In The Communist Manifesto, Marx and Engels wrote:

“The history of all hitherto existing society is the history of class struggle…In the earlier epochs of history, we find almost everywhere a complicated arrangement of society into various orders, a manifold gradation of social rank….a fight that each time ended, either in a revolutionary reconstitution of society at large, or in the common ruin of the contending classes.”

It is interesting to look at the social-economic position of American college students from this point of view to see if the facts of the college environment fit the class struggle model   There are two facts of college student life that exist on the majority of today’s campuses: the increasing efforts of college administrations to control the behavior and speech of students; and the unprecedented transfer of wealth from the students to the administrators and professors of colleges and universities through student loan debt.

Today’s college campuses have become a social-political microsystem; a place that has its own set of speech rights, its own economy, its own class structure.

The essence of class struggle was that it always involved two social groups: oppressors and the oppressed. The oppressors had control and would compel the oppressed to work for the oppressors and create wealth for them.

The result of this wealth transfer was that the oppressed were never able to overcome the constraints the oppressors impose upon them.  The oppressors were always the powerful, dominant class and maintained their  political and economic control.

In 2017 The Evergreen State College attempted to block white students from an event concerning racial issues, and a liberal professor who protested was threatened and forced to resign, revealing that this oppression has taken a more extreme and dangerously anti-free speech turn.  Other collegiate attempts at controlling behavior included the attempted legal supervision of students’ sexual private behavior. On multiple campuses, students were asked for consent for each and every sexual act, a violation of common American principles of privacy regarding personal behavior that were used in Obergefell and other same sex behavioral rights legal arguments.

And while many campuses have lovely trees and foliage and a calm atmosphere, a palpable pall of oppression has slowly, like a dark shadow, crept over them and occupied the psyches of the students.

Polls prove that the great majority of professors at colleges are liberal, which means they preach the liberal agenda.  It’s interesting to see what this agenda has become in recent years, what college students now have to endure, and whether it’s an oppressive agenda or not.

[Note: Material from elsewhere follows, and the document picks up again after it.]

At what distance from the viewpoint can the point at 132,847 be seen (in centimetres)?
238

The two biggest areas of liberal control are the behavior of students toward each other and the issue of free speech on campus.  The college environment used to be an isolated environment where students could talk about politics, religion, race and any other topic.

Now their speech is being carefully monitored and controlled, and there’s no doubt that since these new “programs” of free speech deprivation are all singing from the same songbook, that the songbook is being written in Washington by the Federal bureaucracy.  The Berkeley campus of the University of California has been plagued by anti-free speech demonstrations.

Since liberal professors outnumber conservatives twelve to one, it’s then accurate to state that the oppressive environment of speech control, and the post-graduation transfer of wealth has been created by liberalism.  This is why the ideology of liberalism attacks capitalism: it is a distraction from the real economic and free speech oppression students experience in college today.

The involuntary servitude of Illinois college public university graduates is proven by the high pensions persons in SURS (State Universities Retirement System) receive as pensions.  Because of these high pensions, today half of the tuition students pay at Illinois public universities goes only to pensions.  Today the top 200 Illinois state university retirees receive from $200,000 to $581,000 a year. In California, tuition is increasing and the AP reports this is due to increases in pension costs.  University of California’s pensions have skyrocketed since 2012, the Obama era, and there’s now 5,400 UC retirees receiving pensions over $100,000 per year plus benefits.

Of all public employees, those working at public universities have been the most exploitive of Americans.   These Americans are the college students who take out student loans.  The most important fact of the student loan crisis is that the high tuition rates are not necessary.  The tuition students pay at public universities does not go to fund their education: it goes to fund the exorbitant salaries and pensions of the college professors and administrators.  The student loan system can be seen as a clever scheme of involuntary servitude, and the core of the class struggle the ideology of college liberalism has sneaked into American society.

The invasion into the private sex lives of college students has been perpetuated by liberal, not conservative, colleges.  Liberalism has become an ideology of control and financial exploitation.  Today’s college students are told the big corporations and robber barons of the past exploited the workers, but now it’s time for students to consider how their chains of indebtedness have been forged by the liberals who run higher education.